The incident proved to be far more than an unsettling nuisance, as it left some congregants wondering if the community had the resources it needed to pick up the pieces and move on. Even before the attack, the congregation had been struggling with declining numbers and limited funds — a situation that may have exacerbated the damage done.
“They’ve been talking about selling the synagogue for some time, so they were underinsured,” said Jessica Rosenblum, a senior associate at a public relations firm in Washington who grew up in the community. “The congregation as a community will probably continue to exist in some form, but without a physical building.”
The congregation has dealt with vandalism before, when the Jewish center’s windows were broken in an incident ruled to be a hate crime.

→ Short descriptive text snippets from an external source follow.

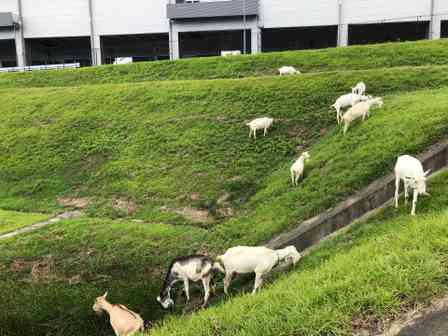 アマゾンの配送センターには週に1度、ヤギさんたちが出勤してくるらしい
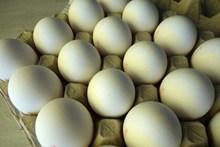 白色鸡蛋图片大全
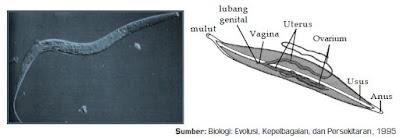 Ciri Struktur Tubuh, Sistem Reproduksi dan Contoh Spesies Cacing dari  Filum Nematoda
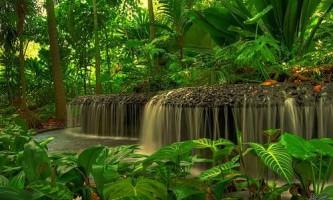 Сінгапурський ботанічний сад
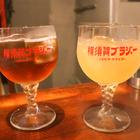 飲めるブラジャー「横須賀ブラジャー」を探して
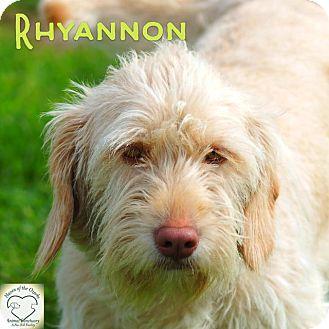 Basset Hound/Terrier (Unknown Type, Small) Mix Dog for adoption in Washburn, Missouri - Rhyannon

The Norwich Jewish Center’s membership is small but feisty, according to congregants. Because there are no other synagogues in the area, members’ personal affiliations range from Orthodox to Reform, and all have had to make compromises. The synagogue itself is unaffiliated with a movement and has no full-time rabbi. A part-time rabbi comes up twice a month from New York City.
“They argue. They get angry at each other. But that’s all we have,” said Leslie Dopkeen, the synagogue’s co-president (and Rosenblum’s mother). “I’ve never been to another temple where it made so much of a difference if you were there or not. There’s an amazing feeling of warmth.”
Until recently, an important contingent of the congregation was a group of cattle farmers who had settled in Central New York after fleeing Nazi Germany. As they and others in the community have aged, the congregation has shrunk to about 25 families.
Ken Hermann, 87, a retired dairy farmer who escaped Germany a month before the Nazis invaded Poland, said that the attack on the synagogue “brings back memories of the Holocaust.”
“We feel discouraged and frightened, and we hope it won’t happen again,” Hermann added.
Dopkeen discovered that the synagogue had been vandalized when she arrived there for a meeting April 9, three days after the incident had taken place. “Almost everything that could have been broken was,” she said. There were indications, she reported, that the perpetrators had tried unsuccessfully to burn down the building.
In a press release, the Norwich Police Department said that “the entire interior of the large three-story structure was vandalized.”
The congregation’s Torahs, however, were untouched.
Though the damage included one piece of antisemitic graffiti, the age of the alleged perpetrators has called into question whether the attack was a bias crime.
“I don’t think they had a real sense” of why they were targeting a synagogue, Dopkeen said. “I’m not sure they even know a Jew.”
The suspects were apprehended April 12 and have been charged with burglary, criminal mischief and conspiracy. According to police, one boy, accompanied by his mother, turned himself in and then identified the other two suspects.
Initial estimates of the damage ran to tens of thousands of dollars. How much of the damage will be covered by insurance is still being determined; meanwhile, community members in Norwich and its environs have offered physical and financial help.
“It’s a catastrophe,” said congregant Harold Berman, 85. “But we are going ahead and rebuilding and are going to continue.”